The lawyers say the French authorities’ refusal to reveal how the hacking operation was carried out, when each country’s legal system “has specific, robust and world-leading procedures for dealing with sensitive information”, is unprecedented in their collective experience.
They say the lack of disclosure breaches EU standards on procedural safeguards, European Court of Human Rights case law and international best practice guidance.
“It has generated a huge amount of otherwise avoidable litigation and driven a surge in prison populations through recourse to pre-trial detention,” the lawyers write.
“More troublingly, judges are forced to make decisions about complex technical matters based on inference as opposed to being provided with the complete, unadulterated evidence to which they are entitled.”
Europol should explain its involvement
The lawyers call on the European Parliament and the European Commission to require European policing body Europol to fully explain its involvement in the EncroChat operation.

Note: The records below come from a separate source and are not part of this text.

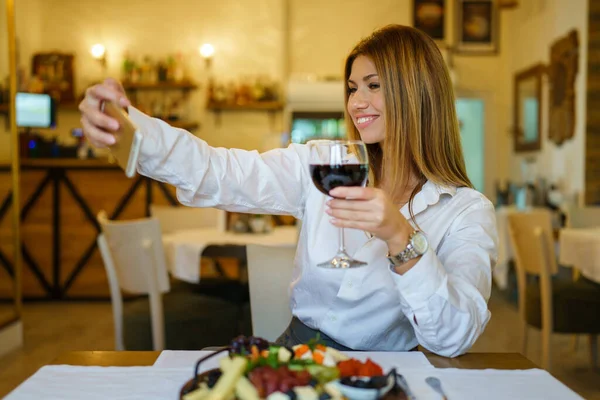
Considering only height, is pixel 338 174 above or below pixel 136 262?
above

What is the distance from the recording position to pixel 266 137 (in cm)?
748

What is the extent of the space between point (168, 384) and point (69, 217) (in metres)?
5.42

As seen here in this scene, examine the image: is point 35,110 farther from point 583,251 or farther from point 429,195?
point 429,195

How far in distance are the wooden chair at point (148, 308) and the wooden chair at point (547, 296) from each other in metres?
1.54

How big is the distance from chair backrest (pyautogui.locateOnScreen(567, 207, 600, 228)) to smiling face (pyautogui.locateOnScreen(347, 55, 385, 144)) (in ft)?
9.79

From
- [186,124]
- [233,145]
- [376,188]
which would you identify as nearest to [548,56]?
[233,145]

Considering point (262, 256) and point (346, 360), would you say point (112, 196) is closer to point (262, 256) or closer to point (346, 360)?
point (262, 256)

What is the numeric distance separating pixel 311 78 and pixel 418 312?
6.36 meters

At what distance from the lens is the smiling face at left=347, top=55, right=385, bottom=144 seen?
5.10 feet

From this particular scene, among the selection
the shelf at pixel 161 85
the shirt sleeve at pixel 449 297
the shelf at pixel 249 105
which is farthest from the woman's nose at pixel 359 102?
the shelf at pixel 161 85

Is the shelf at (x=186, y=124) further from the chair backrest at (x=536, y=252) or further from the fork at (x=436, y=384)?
the fork at (x=436, y=384)

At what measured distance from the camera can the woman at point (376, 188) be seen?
137 cm

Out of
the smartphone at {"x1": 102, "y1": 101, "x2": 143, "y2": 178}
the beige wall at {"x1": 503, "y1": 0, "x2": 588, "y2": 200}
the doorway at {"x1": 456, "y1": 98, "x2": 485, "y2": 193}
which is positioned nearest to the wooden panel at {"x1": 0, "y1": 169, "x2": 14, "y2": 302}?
the smartphone at {"x1": 102, "y1": 101, "x2": 143, "y2": 178}

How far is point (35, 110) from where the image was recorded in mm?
6484
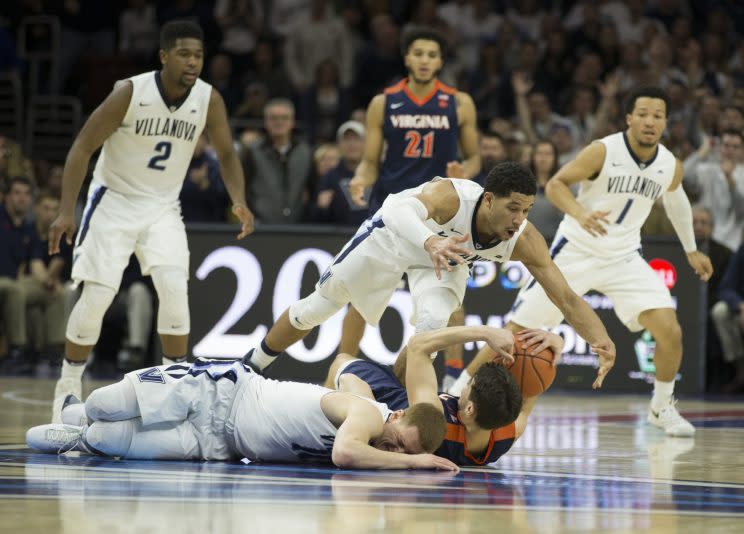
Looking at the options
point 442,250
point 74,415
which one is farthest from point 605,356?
point 74,415

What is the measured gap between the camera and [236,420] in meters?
5.99

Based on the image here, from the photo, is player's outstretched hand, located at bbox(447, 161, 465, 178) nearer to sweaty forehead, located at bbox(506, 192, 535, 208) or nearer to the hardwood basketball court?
the hardwood basketball court

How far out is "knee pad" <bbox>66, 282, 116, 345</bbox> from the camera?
24.6ft

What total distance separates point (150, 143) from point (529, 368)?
2.78m

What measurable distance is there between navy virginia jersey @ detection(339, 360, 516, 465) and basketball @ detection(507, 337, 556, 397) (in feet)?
0.69

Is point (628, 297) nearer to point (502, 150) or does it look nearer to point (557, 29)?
point (502, 150)

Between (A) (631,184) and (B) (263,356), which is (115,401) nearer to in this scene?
(B) (263,356)

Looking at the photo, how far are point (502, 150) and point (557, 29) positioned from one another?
375 centimetres

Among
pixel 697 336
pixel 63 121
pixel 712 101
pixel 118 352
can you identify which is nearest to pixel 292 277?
pixel 118 352

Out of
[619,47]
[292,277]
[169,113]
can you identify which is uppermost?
[619,47]

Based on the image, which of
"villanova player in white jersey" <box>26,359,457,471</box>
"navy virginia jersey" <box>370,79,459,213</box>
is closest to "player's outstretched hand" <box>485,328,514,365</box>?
"villanova player in white jersey" <box>26,359,457,471</box>

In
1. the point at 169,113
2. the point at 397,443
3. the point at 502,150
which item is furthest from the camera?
the point at 502,150

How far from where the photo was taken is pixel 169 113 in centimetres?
773

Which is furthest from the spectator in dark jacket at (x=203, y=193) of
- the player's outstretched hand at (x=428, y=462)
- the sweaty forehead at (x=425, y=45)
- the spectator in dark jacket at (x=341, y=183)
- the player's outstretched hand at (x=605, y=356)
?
the player's outstretched hand at (x=428, y=462)
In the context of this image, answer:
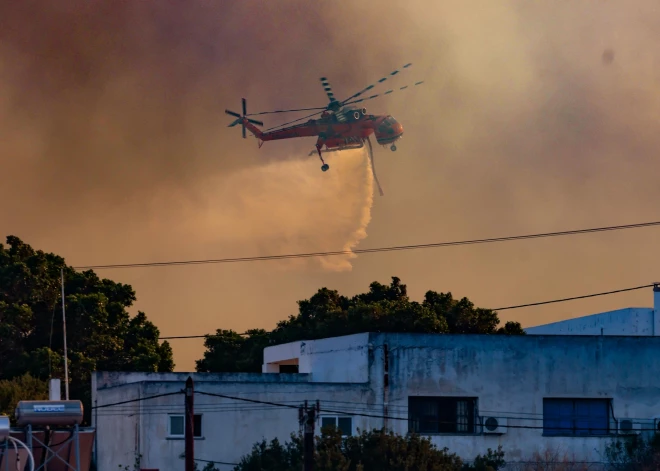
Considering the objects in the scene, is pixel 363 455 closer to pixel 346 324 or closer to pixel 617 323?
Result: pixel 617 323

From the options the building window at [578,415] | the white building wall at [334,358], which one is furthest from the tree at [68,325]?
the building window at [578,415]

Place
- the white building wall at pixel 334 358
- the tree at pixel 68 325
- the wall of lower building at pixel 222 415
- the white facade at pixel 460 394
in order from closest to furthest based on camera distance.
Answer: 1. the wall of lower building at pixel 222 415
2. the white facade at pixel 460 394
3. the white building wall at pixel 334 358
4. the tree at pixel 68 325

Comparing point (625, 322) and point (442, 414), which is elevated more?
point (625, 322)

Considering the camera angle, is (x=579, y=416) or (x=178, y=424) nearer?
(x=178, y=424)

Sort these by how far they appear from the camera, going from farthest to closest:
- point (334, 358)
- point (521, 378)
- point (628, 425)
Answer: point (334, 358) → point (628, 425) → point (521, 378)

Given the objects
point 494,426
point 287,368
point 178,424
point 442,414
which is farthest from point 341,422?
point 287,368

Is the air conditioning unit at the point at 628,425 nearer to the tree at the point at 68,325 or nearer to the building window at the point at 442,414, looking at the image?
the building window at the point at 442,414

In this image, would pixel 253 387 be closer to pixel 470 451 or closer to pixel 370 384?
pixel 370 384
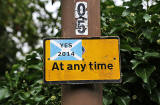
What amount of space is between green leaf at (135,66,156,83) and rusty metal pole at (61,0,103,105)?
0.53 meters

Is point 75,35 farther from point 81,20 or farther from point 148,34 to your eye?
point 148,34

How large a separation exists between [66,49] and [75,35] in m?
0.09

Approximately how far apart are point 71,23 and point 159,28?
3.05ft

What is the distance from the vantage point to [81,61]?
114cm

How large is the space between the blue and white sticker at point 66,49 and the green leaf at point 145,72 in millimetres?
659

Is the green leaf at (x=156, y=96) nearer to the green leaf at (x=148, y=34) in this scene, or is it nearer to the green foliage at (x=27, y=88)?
the green leaf at (x=148, y=34)

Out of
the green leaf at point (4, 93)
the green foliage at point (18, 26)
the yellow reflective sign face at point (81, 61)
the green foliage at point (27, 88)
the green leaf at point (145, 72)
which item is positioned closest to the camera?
the yellow reflective sign face at point (81, 61)

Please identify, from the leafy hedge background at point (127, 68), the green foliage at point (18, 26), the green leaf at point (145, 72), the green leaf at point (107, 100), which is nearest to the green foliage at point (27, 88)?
the leafy hedge background at point (127, 68)

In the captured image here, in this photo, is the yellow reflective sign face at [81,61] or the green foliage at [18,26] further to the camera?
the green foliage at [18,26]

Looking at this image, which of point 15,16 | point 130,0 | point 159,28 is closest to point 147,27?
point 159,28

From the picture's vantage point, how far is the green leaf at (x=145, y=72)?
5.40ft

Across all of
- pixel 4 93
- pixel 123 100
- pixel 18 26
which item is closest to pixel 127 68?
pixel 123 100

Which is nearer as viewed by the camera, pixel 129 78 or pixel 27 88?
pixel 129 78

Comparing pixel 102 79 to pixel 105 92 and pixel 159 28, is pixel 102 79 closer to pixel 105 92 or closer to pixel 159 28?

Europol should explain its role in processing, analysing and sharing the EncroChat data, including which countries were involved and when, to the national courts dealing with EncroChat cases, say the lawyers.
They also call for the European Parliament to set up an enquiry into what they describe as breaches of EU law during the EncroChat investigation.

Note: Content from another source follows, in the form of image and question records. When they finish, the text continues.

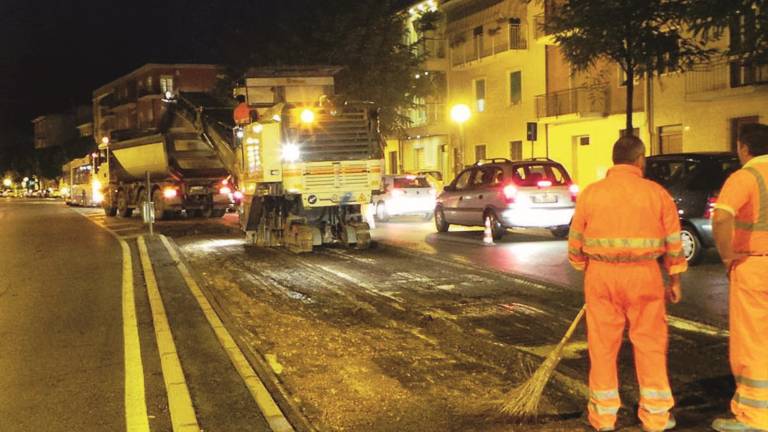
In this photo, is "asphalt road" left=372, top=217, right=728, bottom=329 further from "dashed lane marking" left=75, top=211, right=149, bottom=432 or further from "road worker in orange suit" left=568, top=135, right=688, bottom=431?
"dashed lane marking" left=75, top=211, right=149, bottom=432

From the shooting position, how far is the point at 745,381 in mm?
4406

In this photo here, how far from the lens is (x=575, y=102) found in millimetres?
27734

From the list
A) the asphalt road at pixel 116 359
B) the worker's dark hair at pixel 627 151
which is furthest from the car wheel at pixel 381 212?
the worker's dark hair at pixel 627 151

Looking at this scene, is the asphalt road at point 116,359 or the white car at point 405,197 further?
the white car at point 405,197

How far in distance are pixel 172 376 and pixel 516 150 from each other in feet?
92.5

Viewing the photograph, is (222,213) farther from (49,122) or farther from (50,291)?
(49,122)

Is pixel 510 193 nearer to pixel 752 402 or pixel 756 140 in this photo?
pixel 756 140

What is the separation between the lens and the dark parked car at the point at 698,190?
11430 millimetres

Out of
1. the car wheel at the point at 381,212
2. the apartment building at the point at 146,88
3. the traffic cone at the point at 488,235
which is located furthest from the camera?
the apartment building at the point at 146,88

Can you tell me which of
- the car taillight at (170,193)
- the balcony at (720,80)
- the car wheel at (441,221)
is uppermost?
the balcony at (720,80)

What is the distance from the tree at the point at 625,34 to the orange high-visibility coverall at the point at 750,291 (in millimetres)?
10492

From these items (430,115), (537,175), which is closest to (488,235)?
(537,175)

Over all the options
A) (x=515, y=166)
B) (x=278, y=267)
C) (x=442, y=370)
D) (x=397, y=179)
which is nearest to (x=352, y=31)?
(x=397, y=179)

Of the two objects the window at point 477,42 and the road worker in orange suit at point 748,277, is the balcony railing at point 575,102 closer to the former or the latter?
the window at point 477,42
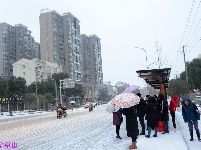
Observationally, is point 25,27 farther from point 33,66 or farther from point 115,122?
point 115,122

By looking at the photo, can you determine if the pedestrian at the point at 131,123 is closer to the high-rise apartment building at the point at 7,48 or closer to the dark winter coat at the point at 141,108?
the dark winter coat at the point at 141,108

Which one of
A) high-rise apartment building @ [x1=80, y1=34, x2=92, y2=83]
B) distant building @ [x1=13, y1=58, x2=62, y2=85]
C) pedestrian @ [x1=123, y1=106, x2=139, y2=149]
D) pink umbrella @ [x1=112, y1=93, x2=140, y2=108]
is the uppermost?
high-rise apartment building @ [x1=80, y1=34, x2=92, y2=83]

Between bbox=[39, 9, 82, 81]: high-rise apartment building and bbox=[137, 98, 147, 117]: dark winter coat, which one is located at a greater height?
bbox=[39, 9, 82, 81]: high-rise apartment building

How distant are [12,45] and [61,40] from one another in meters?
25.2

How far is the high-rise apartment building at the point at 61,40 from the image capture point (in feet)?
358

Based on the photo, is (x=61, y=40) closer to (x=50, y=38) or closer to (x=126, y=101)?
(x=50, y=38)

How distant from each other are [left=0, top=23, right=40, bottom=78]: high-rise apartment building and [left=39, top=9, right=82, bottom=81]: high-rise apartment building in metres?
18.8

With the EU set to significantly expand the remit of Europol, the letter says safeguards and oversight mechanisms are needed to help prevent fundamental violations of human rights.
Blanket secrecy
Lawmakers should adopt “appropriate safeguards” to ensure that data shared through EU police and judicial co-ordination mechanisms cannot be subject to “a blanket assertion of national defence secrecy” – as the French authorities have done in the case of EncroChat – say the lawyers.
They write: “In the EU legal framework, it is recognised that the fundamental rights of all people, including suspects and accused persons, must be upheld and protected.
“We are very concerned that the current handling of the EncroChat issue threatens the rule of law and fundamental rights protected by EU law, that, if it is allowed to pass unchecked, sets a worrying precedent.”
Fair Trial’s Baudrihaye-Gérard said the European Union should take urgent action to improve transparency and accountability in EU policing.
“The EU must take responsibility for these violations, particularly as Europol played such a fundamental role in facilitating the police action following the hack,” she said. “It must take urgent action to improve oversight, ensure transparency and instil a sense of accountability in EU policing.”
Law enforcement agencies have suspected that EncroChat was used as a communications platform for organised criminal activity since 2016.In 2020, French and Dutch investigators made a breakthrough after tracing EncroChat’s servers to a datacentre run by OVH in Roubaix, France, and were able to apply a “software implant” to infiltrate EncroChat.
The French police managed to harvest 100 million supposedly encrypted messages from the EncroChat phones, along with details of users’ contacts, notes, videos and voice messages, their pseudonyms or handles, and the phone IMEI numbers.
The hacking operation, which began on 1 April 2020, came to a sudden end when EncroChat’s operators managed to send out an alert to their customers on 13 June 2020, advising that the network had been compromised and recommending that users destroy their phones.
‘Extraterritorial jurisdiction’
The lawyers say in the letter that the hack may have involved an exercise of “extraterritorial jurisdiction” by the French Gendarmerie which breached the sovereignty of individual EU member states.
“The likelihood is that the hack involved the fundamental rights of thousands of individual citizens of member states, including at least the right to respect for private and family life, the right to freedom of expression and the right to protection of personal data, while an adequate review by an independent judicial authority is completely absent in this regard,” they write.